This question asked by Petros, a reader of this website, is really difficult to answer since there is not even an agreement as to when Freemasonry started and who started it.
Unlike Freemasonry however, the Order of the Temple, or the Knights Templar has very clear origins:
After the First Crusade captured Jerusalem in 1099, many Christian pilgrims traveled to visit what they referred to as the Holy Places. However, though the city of Jerusalem was under relatively secure control, the rest of the Outremer was not. Bandits abounded, and pilgrims were routinely slaughtered, sometimes by the hundreds, as they attempted to make the journey from the coastline at Jaffa into the Holy Land.
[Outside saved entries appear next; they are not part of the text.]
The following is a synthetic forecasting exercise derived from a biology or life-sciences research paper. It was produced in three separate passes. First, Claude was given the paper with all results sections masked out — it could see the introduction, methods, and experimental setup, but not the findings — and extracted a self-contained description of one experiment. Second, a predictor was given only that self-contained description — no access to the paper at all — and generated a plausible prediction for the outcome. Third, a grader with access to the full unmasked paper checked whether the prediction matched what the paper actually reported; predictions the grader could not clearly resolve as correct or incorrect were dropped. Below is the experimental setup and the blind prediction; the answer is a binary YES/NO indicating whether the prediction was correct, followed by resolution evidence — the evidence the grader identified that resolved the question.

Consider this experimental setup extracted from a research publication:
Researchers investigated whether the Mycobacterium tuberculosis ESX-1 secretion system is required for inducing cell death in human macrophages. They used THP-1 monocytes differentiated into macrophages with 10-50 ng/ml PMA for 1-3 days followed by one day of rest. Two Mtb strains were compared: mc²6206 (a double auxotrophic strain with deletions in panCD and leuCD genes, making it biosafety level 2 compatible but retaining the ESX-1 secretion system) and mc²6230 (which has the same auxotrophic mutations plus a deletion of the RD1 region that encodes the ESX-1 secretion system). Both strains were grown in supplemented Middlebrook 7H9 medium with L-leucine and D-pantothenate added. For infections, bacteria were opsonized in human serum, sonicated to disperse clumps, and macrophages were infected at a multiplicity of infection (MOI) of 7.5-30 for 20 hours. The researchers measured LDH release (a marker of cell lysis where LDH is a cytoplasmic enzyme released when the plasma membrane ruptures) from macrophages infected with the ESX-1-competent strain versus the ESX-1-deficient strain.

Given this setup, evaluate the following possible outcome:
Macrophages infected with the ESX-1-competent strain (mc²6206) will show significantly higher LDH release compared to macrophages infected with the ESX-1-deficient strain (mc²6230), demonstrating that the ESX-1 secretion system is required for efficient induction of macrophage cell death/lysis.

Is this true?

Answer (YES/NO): YES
Around 1119, two veterans of the First Crusade, the French knight Hugues de Payens and his relative Godfrey de Saint-Omer, proposed the creation of a monastic order for the protection of these pilgrims. King Baldwin II of Jerusalem agreed to their request, and gave them space for a headquarters on the Temple Mount, in the captured Al Aqsa Mosque. The Temple Mount had a mystique, because it was located above what was believed to be the ruins of the Temple of Solomon. The Crusaders therefore referred to the Al Aqsa Mosque as Solomon's Temple, and it was from this location that the Order took the name of Poor Knights of Christ and the Temple of Solomon, or "Templar" knights. The Order, with about nine knights, had few financial resources and relied on donations to survive. Their emblem was of two knights riding on a single horse, emphasizing the Order's poverty.